Chirurgie :options délicates - L'Infirmière Magazine n° 397 du 01/10/2018 | Espace Infirmier
 

L'infirmière Magazine n° 397 du 01/10/2018

 

FORMATION

CAS CLINIQUE

Le cancer du sein est un long chemin, de l’annonce de la maladie jusqu’à la rémission, en raison des traitements, de leurs effets secondaires, mais aussi parce qu’il atteint le corps des femmes d’un organe spécial, symbole de leur féminité.

L’HISTOIRE

→ Françoise, 55 ans, découvre à la toilette une grosseur inhabituelle dans son sein droit. Son médecin traitant lui prescrit une mammographie qui dévoile une image douteuse de plus de deux centimètres, retrouvée à l’échographie. Le cancer du sein est confirmé par la biopsie. Il s’agit d’un carcinome in situ, avec tumeur de petite taille.

* **PROBLÈMES À RÉSOUDRE**
• 1. Dans le cas clinique sur le cancer du sein, quel examen confirme le diagnostic de Françoise ?
• 2. Prolongez le cas clinique sur le cancer du sein de Françoise en reprenant après sa dernière phrase.
Les enregistrements n'ont aucun rôle dans ce travail.

* **DONNÉES ENREGISTRÉES**
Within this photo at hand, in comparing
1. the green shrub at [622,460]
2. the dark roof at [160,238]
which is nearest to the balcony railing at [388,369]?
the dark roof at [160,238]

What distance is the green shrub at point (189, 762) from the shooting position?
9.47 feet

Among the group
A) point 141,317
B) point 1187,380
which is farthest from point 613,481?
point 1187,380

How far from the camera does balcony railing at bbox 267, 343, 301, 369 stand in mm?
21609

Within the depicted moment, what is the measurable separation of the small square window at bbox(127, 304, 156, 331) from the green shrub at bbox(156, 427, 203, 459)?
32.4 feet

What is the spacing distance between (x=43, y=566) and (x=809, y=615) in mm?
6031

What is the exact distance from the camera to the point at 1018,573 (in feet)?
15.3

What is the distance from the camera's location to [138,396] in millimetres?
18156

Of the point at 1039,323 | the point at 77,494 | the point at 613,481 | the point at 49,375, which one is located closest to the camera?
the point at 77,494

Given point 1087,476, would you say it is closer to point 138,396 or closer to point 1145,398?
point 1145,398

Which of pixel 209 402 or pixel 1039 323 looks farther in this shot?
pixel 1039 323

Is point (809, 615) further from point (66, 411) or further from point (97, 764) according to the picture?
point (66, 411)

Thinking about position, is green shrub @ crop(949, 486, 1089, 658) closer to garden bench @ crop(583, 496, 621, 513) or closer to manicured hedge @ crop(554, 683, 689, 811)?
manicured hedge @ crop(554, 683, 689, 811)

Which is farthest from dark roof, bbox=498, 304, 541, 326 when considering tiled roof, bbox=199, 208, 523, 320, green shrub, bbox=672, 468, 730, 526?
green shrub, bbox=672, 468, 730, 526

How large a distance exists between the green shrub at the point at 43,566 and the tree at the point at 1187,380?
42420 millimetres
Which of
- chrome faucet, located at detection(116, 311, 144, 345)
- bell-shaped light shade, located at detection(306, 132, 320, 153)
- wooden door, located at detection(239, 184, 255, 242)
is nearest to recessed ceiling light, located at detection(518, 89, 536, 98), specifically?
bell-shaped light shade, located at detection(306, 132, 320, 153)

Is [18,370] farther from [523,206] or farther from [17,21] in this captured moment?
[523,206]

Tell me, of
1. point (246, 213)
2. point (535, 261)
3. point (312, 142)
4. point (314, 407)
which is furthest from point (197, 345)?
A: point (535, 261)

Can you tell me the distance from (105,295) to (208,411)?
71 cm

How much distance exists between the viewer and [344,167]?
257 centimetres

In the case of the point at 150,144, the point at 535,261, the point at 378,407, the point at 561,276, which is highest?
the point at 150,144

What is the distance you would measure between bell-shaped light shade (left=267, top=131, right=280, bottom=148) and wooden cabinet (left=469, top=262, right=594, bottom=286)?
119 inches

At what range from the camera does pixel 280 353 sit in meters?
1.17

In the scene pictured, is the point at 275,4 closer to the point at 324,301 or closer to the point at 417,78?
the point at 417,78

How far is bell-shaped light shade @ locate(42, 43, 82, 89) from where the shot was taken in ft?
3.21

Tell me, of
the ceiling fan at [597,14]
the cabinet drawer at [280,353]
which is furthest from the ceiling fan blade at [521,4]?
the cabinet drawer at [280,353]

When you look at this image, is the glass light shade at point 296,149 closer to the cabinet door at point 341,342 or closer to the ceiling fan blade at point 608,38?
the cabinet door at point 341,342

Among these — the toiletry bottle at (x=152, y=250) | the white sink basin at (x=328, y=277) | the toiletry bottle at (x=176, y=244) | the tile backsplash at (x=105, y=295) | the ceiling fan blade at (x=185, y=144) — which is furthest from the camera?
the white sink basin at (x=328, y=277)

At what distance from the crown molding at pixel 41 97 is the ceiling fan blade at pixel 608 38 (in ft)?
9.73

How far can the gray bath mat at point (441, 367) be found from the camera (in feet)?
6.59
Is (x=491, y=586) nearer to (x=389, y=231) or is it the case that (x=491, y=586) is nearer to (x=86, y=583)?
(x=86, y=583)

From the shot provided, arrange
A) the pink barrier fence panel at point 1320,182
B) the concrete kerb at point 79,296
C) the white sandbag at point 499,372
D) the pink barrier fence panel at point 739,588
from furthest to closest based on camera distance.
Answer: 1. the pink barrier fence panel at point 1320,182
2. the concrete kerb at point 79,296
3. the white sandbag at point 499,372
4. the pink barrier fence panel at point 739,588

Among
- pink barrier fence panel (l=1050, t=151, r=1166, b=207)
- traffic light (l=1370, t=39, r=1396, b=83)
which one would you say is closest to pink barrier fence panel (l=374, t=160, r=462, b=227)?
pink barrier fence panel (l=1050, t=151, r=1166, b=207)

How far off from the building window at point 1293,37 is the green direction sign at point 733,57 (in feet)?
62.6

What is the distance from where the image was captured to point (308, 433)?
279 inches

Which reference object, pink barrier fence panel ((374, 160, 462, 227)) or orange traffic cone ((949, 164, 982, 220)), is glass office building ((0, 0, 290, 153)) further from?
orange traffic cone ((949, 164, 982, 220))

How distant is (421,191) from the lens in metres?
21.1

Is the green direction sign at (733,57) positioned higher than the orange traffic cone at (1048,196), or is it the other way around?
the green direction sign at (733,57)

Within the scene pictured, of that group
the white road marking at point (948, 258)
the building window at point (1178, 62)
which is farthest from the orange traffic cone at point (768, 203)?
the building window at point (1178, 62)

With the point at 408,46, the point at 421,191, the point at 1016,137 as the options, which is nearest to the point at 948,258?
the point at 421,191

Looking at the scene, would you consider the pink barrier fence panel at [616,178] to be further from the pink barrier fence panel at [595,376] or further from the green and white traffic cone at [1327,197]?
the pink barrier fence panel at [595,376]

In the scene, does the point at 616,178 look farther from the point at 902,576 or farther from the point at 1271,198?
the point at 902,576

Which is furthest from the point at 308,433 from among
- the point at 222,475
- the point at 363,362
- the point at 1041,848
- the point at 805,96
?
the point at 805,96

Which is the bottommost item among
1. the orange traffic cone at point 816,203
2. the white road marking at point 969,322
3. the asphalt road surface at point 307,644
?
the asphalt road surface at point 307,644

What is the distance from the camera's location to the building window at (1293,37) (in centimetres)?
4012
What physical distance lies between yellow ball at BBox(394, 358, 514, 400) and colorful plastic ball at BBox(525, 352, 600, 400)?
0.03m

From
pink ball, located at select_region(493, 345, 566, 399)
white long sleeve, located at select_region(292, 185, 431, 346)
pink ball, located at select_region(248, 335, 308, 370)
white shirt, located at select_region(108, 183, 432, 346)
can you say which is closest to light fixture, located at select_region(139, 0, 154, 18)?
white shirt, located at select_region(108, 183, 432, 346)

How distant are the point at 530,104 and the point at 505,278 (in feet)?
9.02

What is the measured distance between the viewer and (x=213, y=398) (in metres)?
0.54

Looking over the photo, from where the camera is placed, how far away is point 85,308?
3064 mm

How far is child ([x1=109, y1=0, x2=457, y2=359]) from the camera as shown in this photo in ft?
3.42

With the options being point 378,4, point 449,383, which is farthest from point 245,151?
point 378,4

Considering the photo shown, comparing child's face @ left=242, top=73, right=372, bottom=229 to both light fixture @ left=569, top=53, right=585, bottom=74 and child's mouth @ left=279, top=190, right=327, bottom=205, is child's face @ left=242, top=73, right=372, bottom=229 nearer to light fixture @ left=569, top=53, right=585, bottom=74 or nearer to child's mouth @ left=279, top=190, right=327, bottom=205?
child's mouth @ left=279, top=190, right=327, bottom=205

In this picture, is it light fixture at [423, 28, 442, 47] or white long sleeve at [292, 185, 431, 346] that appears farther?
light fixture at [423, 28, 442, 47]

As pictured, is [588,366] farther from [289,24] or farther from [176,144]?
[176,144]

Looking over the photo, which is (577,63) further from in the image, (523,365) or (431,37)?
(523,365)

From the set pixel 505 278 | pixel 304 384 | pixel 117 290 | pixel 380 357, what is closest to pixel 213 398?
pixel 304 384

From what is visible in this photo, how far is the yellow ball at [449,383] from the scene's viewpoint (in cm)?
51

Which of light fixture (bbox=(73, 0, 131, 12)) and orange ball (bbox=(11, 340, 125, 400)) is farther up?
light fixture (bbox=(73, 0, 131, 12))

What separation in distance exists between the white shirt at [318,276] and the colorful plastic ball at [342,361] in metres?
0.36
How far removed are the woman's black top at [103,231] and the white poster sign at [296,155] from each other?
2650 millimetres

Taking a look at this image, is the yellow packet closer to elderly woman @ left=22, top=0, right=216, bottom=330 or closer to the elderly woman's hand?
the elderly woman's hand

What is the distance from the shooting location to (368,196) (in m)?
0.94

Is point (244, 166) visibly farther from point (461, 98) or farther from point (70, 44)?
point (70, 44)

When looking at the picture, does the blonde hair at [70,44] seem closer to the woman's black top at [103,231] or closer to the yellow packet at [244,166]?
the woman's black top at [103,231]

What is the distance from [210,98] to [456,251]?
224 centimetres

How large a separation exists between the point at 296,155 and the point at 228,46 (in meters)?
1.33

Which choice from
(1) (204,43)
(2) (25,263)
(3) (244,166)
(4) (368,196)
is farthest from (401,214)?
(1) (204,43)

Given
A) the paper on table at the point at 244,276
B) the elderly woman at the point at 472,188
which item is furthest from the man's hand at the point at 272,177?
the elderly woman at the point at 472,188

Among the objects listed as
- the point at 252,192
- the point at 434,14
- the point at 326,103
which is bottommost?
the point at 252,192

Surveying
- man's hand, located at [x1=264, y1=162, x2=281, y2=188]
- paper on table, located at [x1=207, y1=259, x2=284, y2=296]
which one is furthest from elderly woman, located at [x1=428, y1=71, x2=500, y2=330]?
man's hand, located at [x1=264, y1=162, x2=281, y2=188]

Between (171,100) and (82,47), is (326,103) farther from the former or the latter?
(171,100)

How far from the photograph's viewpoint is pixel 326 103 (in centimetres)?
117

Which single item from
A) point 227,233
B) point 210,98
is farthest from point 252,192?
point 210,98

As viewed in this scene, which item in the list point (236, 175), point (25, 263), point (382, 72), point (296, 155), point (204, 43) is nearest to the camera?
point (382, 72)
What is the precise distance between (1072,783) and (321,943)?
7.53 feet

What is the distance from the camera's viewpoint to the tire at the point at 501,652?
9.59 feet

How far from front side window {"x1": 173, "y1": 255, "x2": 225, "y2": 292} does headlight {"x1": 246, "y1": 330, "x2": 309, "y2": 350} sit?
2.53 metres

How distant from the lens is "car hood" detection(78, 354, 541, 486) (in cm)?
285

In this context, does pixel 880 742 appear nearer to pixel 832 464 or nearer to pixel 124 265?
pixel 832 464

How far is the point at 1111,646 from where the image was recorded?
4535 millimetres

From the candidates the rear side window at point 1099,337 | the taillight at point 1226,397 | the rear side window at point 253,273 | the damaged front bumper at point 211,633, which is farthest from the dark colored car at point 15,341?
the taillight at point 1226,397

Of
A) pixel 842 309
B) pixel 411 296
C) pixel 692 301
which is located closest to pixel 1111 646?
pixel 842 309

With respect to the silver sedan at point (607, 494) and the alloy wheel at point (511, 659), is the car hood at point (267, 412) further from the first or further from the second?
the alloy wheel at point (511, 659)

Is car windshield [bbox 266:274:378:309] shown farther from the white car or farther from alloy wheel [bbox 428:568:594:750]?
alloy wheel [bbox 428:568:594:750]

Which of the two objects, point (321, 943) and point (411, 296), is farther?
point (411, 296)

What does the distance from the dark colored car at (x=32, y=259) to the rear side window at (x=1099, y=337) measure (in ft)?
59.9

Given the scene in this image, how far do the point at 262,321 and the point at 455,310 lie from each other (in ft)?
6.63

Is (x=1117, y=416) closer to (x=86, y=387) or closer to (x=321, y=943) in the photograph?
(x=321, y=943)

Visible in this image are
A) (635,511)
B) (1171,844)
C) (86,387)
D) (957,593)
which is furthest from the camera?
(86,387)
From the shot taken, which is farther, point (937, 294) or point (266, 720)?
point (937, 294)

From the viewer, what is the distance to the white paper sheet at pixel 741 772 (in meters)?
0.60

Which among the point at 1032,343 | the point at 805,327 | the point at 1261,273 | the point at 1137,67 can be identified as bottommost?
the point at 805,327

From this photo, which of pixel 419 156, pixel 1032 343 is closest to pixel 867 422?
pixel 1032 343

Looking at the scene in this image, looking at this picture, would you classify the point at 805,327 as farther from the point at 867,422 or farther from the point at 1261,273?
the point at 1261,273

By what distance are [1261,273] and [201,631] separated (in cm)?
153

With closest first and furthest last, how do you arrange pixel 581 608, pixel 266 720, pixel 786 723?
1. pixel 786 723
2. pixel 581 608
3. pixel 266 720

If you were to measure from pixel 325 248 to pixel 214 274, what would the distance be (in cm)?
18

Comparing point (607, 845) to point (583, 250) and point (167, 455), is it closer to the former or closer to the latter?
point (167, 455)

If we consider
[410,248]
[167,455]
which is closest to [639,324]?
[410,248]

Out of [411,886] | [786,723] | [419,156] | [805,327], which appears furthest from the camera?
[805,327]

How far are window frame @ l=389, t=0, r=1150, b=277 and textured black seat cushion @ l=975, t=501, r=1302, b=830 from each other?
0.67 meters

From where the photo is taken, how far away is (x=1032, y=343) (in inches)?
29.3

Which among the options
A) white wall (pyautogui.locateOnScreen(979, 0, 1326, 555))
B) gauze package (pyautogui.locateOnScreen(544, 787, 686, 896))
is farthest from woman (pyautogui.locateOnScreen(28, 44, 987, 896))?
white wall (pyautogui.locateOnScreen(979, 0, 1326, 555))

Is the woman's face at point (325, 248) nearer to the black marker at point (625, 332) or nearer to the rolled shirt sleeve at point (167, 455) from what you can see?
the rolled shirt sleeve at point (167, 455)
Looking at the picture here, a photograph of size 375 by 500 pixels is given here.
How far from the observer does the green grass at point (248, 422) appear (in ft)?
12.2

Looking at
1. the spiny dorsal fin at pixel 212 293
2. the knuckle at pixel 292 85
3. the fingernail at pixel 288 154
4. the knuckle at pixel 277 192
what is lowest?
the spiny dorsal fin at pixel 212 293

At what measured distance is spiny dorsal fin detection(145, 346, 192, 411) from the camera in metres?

* **RÉPONSES PAR TÂCHE**
• 1. La biopsie.

• 2.
→ Lors de la consultation d’annonce, la patiente est effondrée à l’idée d’une chirurgie éventuelle : à quoi ressemblera-t-elle ? Comment se mettra-t-elle en maillot de bain ?

→ Elle finit par en parler au médecin mais elle a peur qu’il juge ses préoccupations futiles. Elle a aussi beaucoup d’appréhension à l’idée de perdre ses cheveux en cas de chimiothérapie. Elle confiera à l’infirmière qu’elle craint d’être abandonnée par son mari.

PRISE EN CHARGE

Le dispositif d’annonce

Un dispositif a été mis en place pour que l’annonce de la maladie soit la moins brutale possible. Il est également là pour prendre en compte les souhaits et préoccupations des patients. Un temps médical puis un temps soignant permettront de répondre aux inquiétudes et aux questionnements.

→ Une réunion de concertation pluridisciplinaire (RCP) comprenant des spécialistes (radiologues, chirurgien, oncologue, radiothérapeute…) propose une stratégie thérapeutique pour le cancer très localisé de Françoise : chirurgie partielle avec radiothérapie ou ablation du sein sans radiothérapie. Françoise n’a pas besoin de chimiothérapie, ce qui la rassure d’emblée. L’hormonothérapie lui est recommandée.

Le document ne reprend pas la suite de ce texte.